Task to carry out:
Write out every one of the records below word for word, but leave the pictures out.
----------
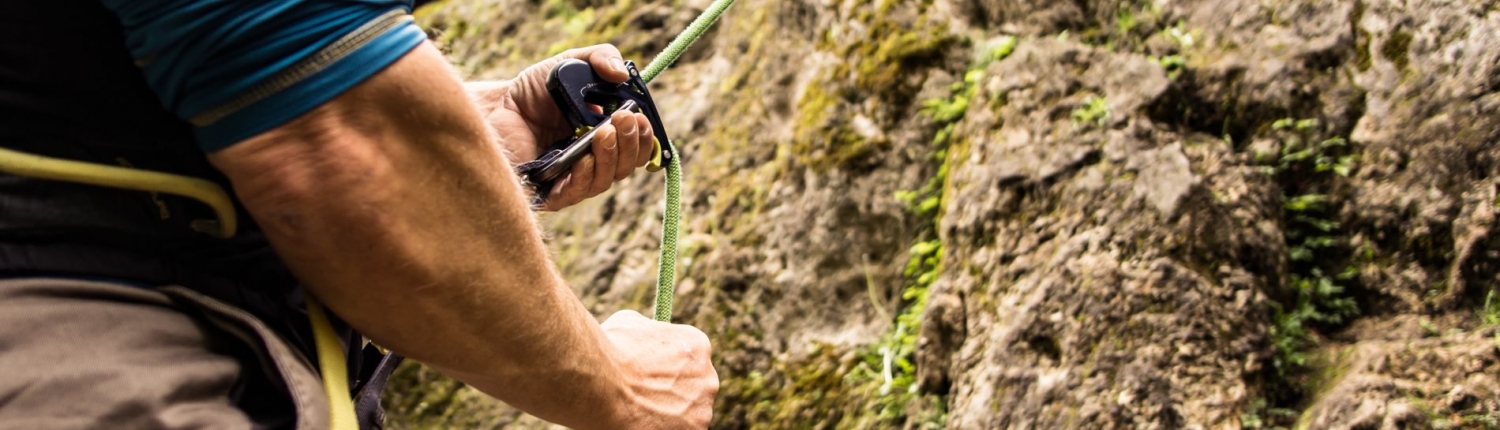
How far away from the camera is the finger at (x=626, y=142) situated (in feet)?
5.61

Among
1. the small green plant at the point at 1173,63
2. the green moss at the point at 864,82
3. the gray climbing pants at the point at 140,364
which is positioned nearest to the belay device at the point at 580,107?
the gray climbing pants at the point at 140,364

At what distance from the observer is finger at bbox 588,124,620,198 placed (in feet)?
5.52

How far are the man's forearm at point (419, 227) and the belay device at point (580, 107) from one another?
455 mm

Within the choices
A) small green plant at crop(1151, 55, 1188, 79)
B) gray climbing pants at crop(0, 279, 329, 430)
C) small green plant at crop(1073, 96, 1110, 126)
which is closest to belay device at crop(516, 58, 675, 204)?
gray climbing pants at crop(0, 279, 329, 430)

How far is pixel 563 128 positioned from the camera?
1884mm

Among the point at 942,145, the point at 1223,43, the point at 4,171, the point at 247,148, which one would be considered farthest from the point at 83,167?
the point at 1223,43

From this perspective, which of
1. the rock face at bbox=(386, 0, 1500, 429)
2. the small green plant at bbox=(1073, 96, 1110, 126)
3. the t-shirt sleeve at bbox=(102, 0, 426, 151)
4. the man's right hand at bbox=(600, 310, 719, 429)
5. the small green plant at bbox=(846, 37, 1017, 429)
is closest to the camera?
the t-shirt sleeve at bbox=(102, 0, 426, 151)

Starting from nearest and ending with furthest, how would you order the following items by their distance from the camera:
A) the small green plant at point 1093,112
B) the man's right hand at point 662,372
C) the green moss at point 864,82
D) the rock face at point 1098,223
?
1. the man's right hand at point 662,372
2. the rock face at point 1098,223
3. the small green plant at point 1093,112
4. the green moss at point 864,82

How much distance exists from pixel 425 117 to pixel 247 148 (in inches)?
6.1

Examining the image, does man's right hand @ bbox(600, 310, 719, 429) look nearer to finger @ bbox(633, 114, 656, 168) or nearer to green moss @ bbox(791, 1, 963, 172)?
finger @ bbox(633, 114, 656, 168)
----------
Expected answer:
How far away from the camera is the finger at (x=626, y=142) situated (in feet)?
5.61

Among
1. the small green plant at the point at 1173,63
2. the green moss at the point at 864,82
3. the gray climbing pants at the point at 140,364
which is positioned nearest to the belay device at the point at 580,107?
the gray climbing pants at the point at 140,364

At what distance from the observer is finger at bbox 588,124,620,198 placed (in feet)?
5.52

How far are the man's forearm at point (419, 227) and the belay device at point (580, 107) from one another?
455 mm

Within the choices
A) small green plant at crop(1151, 55, 1188, 79)
B) gray climbing pants at crop(0, 279, 329, 430)
C) small green plant at crop(1073, 96, 1110, 126)
which is closest to belay device at crop(516, 58, 675, 204)?
gray climbing pants at crop(0, 279, 329, 430)

How far is pixel 563 128 positioned from the camera?
1884mm

Among the point at 942,145, the point at 1223,43, the point at 4,171, the point at 247,148, which one would be considered farthest from the point at 83,167?
the point at 1223,43

From this perspective, which of
1. the rock face at bbox=(386, 0, 1500, 429)
2. the small green plant at bbox=(1073, 96, 1110, 126)
3. the t-shirt sleeve at bbox=(102, 0, 426, 151)
4. the man's right hand at bbox=(600, 310, 719, 429)
5. the small green plant at bbox=(846, 37, 1017, 429)
is closest to the camera?
the t-shirt sleeve at bbox=(102, 0, 426, 151)

Starting from nearest and ending with furthest, how would you order the following items by their distance from the camera:
A) the small green plant at point 1093,112
B) the man's right hand at point 662,372
C) the green moss at point 864,82
D) the rock face at point 1098,223
?
1. the man's right hand at point 662,372
2. the rock face at point 1098,223
3. the small green plant at point 1093,112
4. the green moss at point 864,82

How much distance exists from pixel 425 117 to pixel 247 148 (in inches)?
6.1

Examining the image, does man's right hand @ bbox(600, 310, 719, 429) look nearer to finger @ bbox(633, 114, 656, 168) or nearer to green moss @ bbox(791, 1, 963, 172)?
finger @ bbox(633, 114, 656, 168)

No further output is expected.